Jalan yang Tak Searah
#PesanDariSekolah No. 2
بسم الله الرحمن الرحيم
Ada sebuah anekdot tentang pendidikan yang bisa kita ambil pelajarannya.
Alkisah di sebuah keluarga, hiduplah seorang anak laki-laki kecil usia sekolah dengan kedua orangtua dan juga kakek serta neneknya.
Masing-masing dari mereka; ayahnya, ibunya, kakeknya, dan neneknya mempunyai harapan masing-masing terhadap anak dan cucunya tersebut.

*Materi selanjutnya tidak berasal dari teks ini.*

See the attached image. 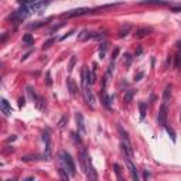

Sang ayah ingin anaknya menjadi seorang tentara. Karena itu setiap kali mempunyai kesempatan berinteraksi dengan anaknya, sang ayah mengajarkan hal-hal yang berkaitan dengan dunia militer dan mendidiknya dengan metode yang menurutnya sesuai dengan tujuannya. Ia berharap kelak anaknya sudah memiliki kesiapan menerima pendidikan militer formal dengan memasukkannya ke akademi militer.
Di sisi lain, ibunya berharap anak semata wayangnya tersebut menjadi seorang pianis terkenal yang bisa hidup dari bermain musik. Ini sesuai dengan harapan ibunya yang ingin meneruskan ambisinya dalam musik yang harus diteruskan oleh keturunannya.
Sementara kakeknya, yang sebelumnya memiliki sebuah usaha sehingga bisa menghidupi keluarga dengan bebas finansial dan tak terikat pihak lain, memandang hanya cucunya yang bisa meneruskan usaha yang sudah dirintisnya tersebut, ketika anaknya justru memilih jalan lain untuk bisa bertahan hidup. Karena itu, setiap kali cucunya ditinggal kerja oleh kedua orangtuanya, ia mengajarkan ilmu-ilmu bisnis kepada cucu satu-satunya tersebut.
Pun berlainan dengan suaminya, sang nenek punya harapan lain lagi terhadap cucunya. Ia ingin cucunya menjalani hidup dengan terjamin penuh secara finansial. Karena itu ia berharap cucunya menjadi seorang bankir saja dan mencekokinya dengan pemikiran bahwa hidup harus selalu terjamin.
Dari kesemua harapan yang berbeda-beda itu, masing-masing selalu memanjatkan doa. Tuhan yang mendengarkan doa-doa tersebut kebingungan untuk mengabulkan yang mana hingga anak itu pada akhirnya tak menjadi siapa pun.
/
Mendapati hasil survei orangtua murid terkait pandemi dan harapan akan model KBM yang ingin dijalankan, membuat saya semakin mengerti. Bahwa memang beginilah kondisi masyarakat kita. Sangat plural. Bukan saja watak, tapi juga pemikiran.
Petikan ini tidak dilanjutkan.